### DIRECTIONS
Recast the lines below as a numbered list, leaving out the blank ones.

### RAW RECORDS
[start]
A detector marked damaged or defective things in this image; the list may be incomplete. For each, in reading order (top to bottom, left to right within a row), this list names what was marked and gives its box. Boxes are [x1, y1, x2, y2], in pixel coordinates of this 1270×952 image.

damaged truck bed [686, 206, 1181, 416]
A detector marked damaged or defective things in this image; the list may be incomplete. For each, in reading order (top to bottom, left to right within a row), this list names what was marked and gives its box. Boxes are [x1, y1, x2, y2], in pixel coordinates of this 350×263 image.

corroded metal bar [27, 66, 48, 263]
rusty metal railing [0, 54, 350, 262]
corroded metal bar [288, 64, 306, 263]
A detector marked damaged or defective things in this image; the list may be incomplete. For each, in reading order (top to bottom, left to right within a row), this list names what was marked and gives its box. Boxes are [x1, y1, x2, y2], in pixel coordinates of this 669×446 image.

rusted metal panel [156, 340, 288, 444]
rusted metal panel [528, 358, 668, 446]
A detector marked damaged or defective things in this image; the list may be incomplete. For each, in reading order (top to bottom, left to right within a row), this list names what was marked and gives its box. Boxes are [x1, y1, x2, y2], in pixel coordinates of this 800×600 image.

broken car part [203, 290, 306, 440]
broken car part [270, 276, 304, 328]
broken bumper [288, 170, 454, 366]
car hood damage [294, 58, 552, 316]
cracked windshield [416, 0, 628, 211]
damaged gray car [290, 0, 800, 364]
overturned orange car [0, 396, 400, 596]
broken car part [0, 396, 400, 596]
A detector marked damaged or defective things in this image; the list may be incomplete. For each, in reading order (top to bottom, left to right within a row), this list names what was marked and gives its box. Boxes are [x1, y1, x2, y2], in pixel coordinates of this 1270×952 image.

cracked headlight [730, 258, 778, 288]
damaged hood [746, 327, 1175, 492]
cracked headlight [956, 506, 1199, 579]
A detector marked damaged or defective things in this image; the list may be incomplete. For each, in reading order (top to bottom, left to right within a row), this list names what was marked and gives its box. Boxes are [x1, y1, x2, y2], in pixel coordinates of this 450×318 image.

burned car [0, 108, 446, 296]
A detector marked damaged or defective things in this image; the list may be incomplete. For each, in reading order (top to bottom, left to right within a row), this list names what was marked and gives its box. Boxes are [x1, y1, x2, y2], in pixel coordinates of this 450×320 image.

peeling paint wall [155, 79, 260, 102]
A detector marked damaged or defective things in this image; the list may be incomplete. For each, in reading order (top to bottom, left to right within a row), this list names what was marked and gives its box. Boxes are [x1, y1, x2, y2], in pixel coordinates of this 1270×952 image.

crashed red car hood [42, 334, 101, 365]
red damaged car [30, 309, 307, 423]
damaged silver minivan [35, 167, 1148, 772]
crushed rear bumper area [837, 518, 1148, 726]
[end]
### THE RESPONSE
1. A detector marked damaged or defective things in this image; the list may be incomplete. For each, in reading order (top to bottom, left to right within a row), this list names what was marked and gives its box. Boxes are [x1, y1, x2, y2], in pixel coordinates of this 1270×952 image.
2. damaged truck bed [686, 206, 1181, 416]
3. A detector marked damaged or defective things in this image; the list may be incomplete. For each, in reading order (top to bottom, left to right within a row), this list names what was marked and gives its box. Boxes are [x1, y1, x2, y2], in pixel coordinates of this 350×263 image.
4. corroded metal bar [27, 66, 48, 263]
5. rusty metal railing [0, 54, 350, 262]
6. corroded metal bar [288, 64, 306, 263]
7. A detector marked damaged or defective things in this image; the list may be incomplete. For each, in reading order (top to bottom, left to right within a row), this list names what was marked and gives its box. Boxes are [x1, y1, x2, y2], in pixel coordinates of this 669×446 image.
8. rusted metal panel [156, 340, 288, 444]
9. rusted metal panel [528, 358, 668, 446]
10. A detector marked damaged or defective things in this image; the list may be incomplete. For each, in reading order (top to bottom, left to right within a row), this list names what was marked and gives its box. Boxes are [x1, y1, x2, y2], in pixel coordinates of this 800×600 image.
11. broken car part [203, 290, 306, 440]
12. broken car part [270, 276, 304, 328]
13. broken bumper [288, 170, 454, 366]
14. car hood damage [294, 58, 552, 316]
15. cracked windshield [416, 0, 628, 211]
16. damaged gray car [290, 0, 800, 364]
17. overturned orange car [0, 396, 400, 596]
18. broken car part [0, 396, 400, 596]
19. A detector marked damaged or defective things in this image; the list may be incomplete. For each, in reading order (top to bottom, left to right within a row), this list names what was marked and gives its box. Boxes are [x1, y1, x2, y2], in pixel coordinates of this 1270×952 image.
20. cracked headlight [730, 258, 778, 288]
21. damaged hood [746, 327, 1175, 492]
22. cracked headlight [956, 506, 1199, 579]
23. A detector marked damaged or defective things in this image; the list may be incomplete. For each, in reading order (top to bottom, left to right within a row), this list names what was marked and gives its box. Boxes are [x1, y1, x2, y2], in pixel coordinates of this 450×318 image.
24. burned car [0, 108, 446, 296]
25. A detector marked damaged or defective things in this image; the list may be incomplete. For each, in reading order (top to bottom, left to right within a row), this list names what was marked and gives its box. Boxes are [x1, y1, x2, y2], in pixel coordinates of this 450×320 image.
26. peeling paint wall [155, 79, 260, 102]
27. A detector marked damaged or defective things in this image; the list may be incomplete. For each, in reading order (top to bottom, left to right within a row), this list names what was marked and gives its box. Boxes are [x1, y1, x2, y2], in pixel coordinates of this 1270×952 image.
28. crashed red car hood [42, 334, 101, 365]
29. red damaged car [30, 309, 307, 423]
30. damaged silver minivan [35, 167, 1148, 772]
31. crushed rear bumper area [837, 518, 1148, 726]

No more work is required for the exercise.